# SET EXERCISE
All entries below are to be set down again, identical to the source.

--- start of EXERCISE MATERIALS ---

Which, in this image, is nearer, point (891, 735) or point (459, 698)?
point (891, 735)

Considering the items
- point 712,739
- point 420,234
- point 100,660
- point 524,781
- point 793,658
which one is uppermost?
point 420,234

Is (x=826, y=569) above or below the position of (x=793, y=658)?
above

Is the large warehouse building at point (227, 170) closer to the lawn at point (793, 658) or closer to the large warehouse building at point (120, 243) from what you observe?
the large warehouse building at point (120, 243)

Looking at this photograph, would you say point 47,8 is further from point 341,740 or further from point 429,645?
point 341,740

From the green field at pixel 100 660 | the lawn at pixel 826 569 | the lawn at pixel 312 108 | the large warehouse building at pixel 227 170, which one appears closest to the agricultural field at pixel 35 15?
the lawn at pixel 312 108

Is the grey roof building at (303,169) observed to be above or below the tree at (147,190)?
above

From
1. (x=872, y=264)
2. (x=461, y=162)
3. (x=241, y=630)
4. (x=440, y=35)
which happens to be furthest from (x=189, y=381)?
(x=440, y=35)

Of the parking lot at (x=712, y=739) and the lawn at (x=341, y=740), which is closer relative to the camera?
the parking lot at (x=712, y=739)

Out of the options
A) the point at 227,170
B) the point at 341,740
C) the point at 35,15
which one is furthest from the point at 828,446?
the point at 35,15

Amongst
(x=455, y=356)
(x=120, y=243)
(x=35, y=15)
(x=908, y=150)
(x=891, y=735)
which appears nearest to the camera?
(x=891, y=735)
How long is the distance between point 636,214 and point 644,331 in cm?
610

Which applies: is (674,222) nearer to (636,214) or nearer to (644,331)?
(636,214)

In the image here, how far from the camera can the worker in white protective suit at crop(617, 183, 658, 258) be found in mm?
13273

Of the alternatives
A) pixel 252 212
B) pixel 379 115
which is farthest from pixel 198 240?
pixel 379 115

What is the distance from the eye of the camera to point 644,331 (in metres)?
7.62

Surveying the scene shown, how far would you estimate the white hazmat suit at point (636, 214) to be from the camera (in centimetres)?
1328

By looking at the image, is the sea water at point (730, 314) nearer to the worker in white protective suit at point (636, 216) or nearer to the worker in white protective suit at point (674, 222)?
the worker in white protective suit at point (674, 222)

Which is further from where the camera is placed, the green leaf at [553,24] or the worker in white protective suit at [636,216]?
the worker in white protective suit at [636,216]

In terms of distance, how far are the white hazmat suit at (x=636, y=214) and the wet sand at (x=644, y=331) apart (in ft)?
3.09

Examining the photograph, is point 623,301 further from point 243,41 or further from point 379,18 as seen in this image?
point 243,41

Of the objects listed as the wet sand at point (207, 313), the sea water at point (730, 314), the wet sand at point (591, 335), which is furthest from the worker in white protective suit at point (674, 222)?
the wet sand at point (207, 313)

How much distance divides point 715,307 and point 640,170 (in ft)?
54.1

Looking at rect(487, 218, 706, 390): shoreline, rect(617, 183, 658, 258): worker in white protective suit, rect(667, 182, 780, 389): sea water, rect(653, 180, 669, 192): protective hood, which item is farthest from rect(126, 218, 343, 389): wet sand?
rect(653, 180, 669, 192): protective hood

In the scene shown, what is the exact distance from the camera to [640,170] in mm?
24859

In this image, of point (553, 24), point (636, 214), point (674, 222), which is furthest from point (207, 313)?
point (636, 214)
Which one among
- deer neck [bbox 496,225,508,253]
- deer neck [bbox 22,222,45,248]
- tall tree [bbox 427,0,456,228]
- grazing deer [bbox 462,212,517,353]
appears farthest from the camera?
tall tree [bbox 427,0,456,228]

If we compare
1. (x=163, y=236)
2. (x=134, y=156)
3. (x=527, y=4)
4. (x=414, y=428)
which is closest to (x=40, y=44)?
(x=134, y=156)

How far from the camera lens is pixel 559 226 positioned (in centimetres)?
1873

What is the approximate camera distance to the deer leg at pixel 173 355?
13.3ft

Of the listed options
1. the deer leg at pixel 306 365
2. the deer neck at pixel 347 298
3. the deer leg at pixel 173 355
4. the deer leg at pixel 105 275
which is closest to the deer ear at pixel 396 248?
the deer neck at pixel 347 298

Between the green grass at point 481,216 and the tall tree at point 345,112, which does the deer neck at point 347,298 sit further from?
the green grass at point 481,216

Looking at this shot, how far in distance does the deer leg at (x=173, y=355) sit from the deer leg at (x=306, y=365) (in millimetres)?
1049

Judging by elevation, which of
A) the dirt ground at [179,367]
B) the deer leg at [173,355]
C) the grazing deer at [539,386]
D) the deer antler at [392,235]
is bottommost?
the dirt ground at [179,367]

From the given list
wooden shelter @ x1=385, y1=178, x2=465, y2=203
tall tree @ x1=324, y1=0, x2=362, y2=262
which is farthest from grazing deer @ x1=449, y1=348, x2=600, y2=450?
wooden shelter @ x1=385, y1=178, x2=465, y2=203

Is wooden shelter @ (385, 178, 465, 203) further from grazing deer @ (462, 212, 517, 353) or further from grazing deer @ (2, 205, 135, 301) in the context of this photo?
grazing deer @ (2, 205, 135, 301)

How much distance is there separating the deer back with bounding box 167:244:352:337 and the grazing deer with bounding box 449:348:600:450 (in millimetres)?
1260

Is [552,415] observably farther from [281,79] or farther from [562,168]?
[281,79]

--- end of EXERCISE MATERIALS ---

# EXPECTED ANSWER
Which, in this image, is nearer, point (891, 735) or point (459, 698)?
point (891, 735)

Considering the items
- point 712,739
- point 420,234
- point 100,660
- point 524,781
- point 793,658
which one is uppermost?
point 420,234

Is (x=826, y=569) above or below the position of (x=793, y=658)?
above

Is the large warehouse building at point (227, 170) closer to the lawn at point (793, 658) or closer to the large warehouse building at point (120, 243) from what you observe?
the large warehouse building at point (120, 243)

Looking at this photograph, would you say point 47,8 is further from point 341,740 or further from point 429,645?
point 341,740

From the green field at pixel 100 660 | the lawn at pixel 826 569 | the lawn at pixel 312 108 | the large warehouse building at pixel 227 170, which one appears closest to the agricultural field at pixel 35 15?
the lawn at pixel 312 108

Is the grey roof building at (303,169) observed to be above or below the tree at (147,190)?
above

From
1. (x=872, y=264)
2. (x=461, y=162)
3. (x=241, y=630)
4. (x=440, y=35)
which happens to be furthest from (x=189, y=381)?
(x=440, y=35)

Of the parking lot at (x=712, y=739) and the lawn at (x=341, y=740), which is closer relative to the camera?
the parking lot at (x=712, y=739)

Out of the options
A) the point at 227,170
B) the point at 341,740
C) the point at 35,15
which one is furthest from the point at 828,446?
the point at 35,15

Amongst
(x=455, y=356)
(x=120, y=243)
(x=35, y=15)
(x=908, y=150)
(x=891, y=735)
which appears nearest to the camera?
(x=891, y=735)
How long is the distance between point 636,214 and point 644,331 in cm?
610

Which applies: is (674,222) nearer to (636,214) or nearer to (644,331)?
(636,214)

In the image here, how far from the camera can the worker in white protective suit at crop(617, 183, 658, 258) be found in mm?
13273

Of the alternatives
A) pixel 252 212
B) pixel 379 115
which is farthest from pixel 198 240?
pixel 379 115

What is the distance from the eye of the camera to point 644,331 (in metres)?
7.62

Surveying the scene shown, how far would you estimate the white hazmat suit at point (636, 214) to be from the camera (in centimetres)?
1328

By looking at the image, is the sea water at point (730, 314) nearer to the worker in white protective suit at point (636, 216) or nearer to the worker in white protective suit at point (674, 222)?
the worker in white protective suit at point (674, 222)

Which is further from where the camera is placed, the green leaf at [553,24] or the worker in white protective suit at [636,216]?
the worker in white protective suit at [636,216]

In terms of distance, how far are the white hazmat suit at (x=636, y=214) and the wet sand at (x=644, y=331) apart (in ft)?
3.09

Examining the photograph, is point 623,301 further from point 243,41 or further from point 379,18 as seen in this image?
point 243,41

Of the objects listed as the wet sand at point (207, 313), the sea water at point (730, 314), the wet sand at point (591, 335), which is furthest from the worker in white protective suit at point (674, 222)?
the wet sand at point (207, 313)

How much distance divides point 715,307 and point 640,170 (in ft)?
54.1

Looking at rect(487, 218, 706, 390): shoreline, rect(617, 183, 658, 258): worker in white protective suit, rect(667, 182, 780, 389): sea water, rect(653, 180, 669, 192): protective hood, which item is farthest from rect(126, 218, 343, 389): wet sand?
rect(653, 180, 669, 192): protective hood

In the scene shown, what is the exact distance from the camera to [640,170] in mm?
24859

In this image, of point (553, 24), point (636, 214), point (674, 222), which is furthest from point (207, 313)?
point (636, 214)
Which one among
- deer neck [bbox 496,225,508,253]
- deer neck [bbox 22,222,45,248]
- tall tree [bbox 427,0,456,228]
- grazing deer [bbox 462,212,517,353]
appears farthest from the camera?
tall tree [bbox 427,0,456,228]

If we compare
1. (x=163, y=236)
2. (x=134, y=156)
3. (x=527, y=4)
4. (x=414, y=428)
which is closest to (x=40, y=44)?
(x=134, y=156)

How far from the camera lens is pixel 559 226 positioned (in centimetres)?
1873

What is the approximate camera distance to the deer leg at pixel 173 355?
13.3ft

Of the listed options
1. the deer leg at pixel 306 365
2. the deer neck at pixel 347 298
3. the deer leg at pixel 173 355
4. the deer leg at pixel 105 275
which is closest to the deer ear at pixel 396 248?
the deer neck at pixel 347 298

Between the green grass at point 481,216 and the tall tree at point 345,112, which does the deer neck at point 347,298 sit further from?
the green grass at point 481,216

Looking at this shot, how far in distance does the deer leg at (x=173, y=355) sit from the deer leg at (x=306, y=365) (in millimetres)?
1049

Judging by elevation, which of
A) the dirt ground at [179,367]
B) the deer leg at [173,355]
C) the grazing deer at [539,386]
D) the deer antler at [392,235]
is bottommost?
the dirt ground at [179,367]

From the given list
wooden shelter @ x1=385, y1=178, x2=465, y2=203
tall tree @ x1=324, y1=0, x2=362, y2=262
which is farthest from grazing deer @ x1=449, y1=348, x2=600, y2=450?
wooden shelter @ x1=385, y1=178, x2=465, y2=203

Is wooden shelter @ (385, 178, 465, 203) further from grazing deer @ (462, 212, 517, 353) or further from grazing deer @ (2, 205, 135, 301) in the context of this photo?
grazing deer @ (2, 205, 135, 301)

How much distance is there separating the deer back with bounding box 167:244:352:337 and the grazing deer with bounding box 449:348:600:450 (in millimetres)?
1260

Is [552,415] observably farther from [281,79] or farther from [562,168]?
[281,79]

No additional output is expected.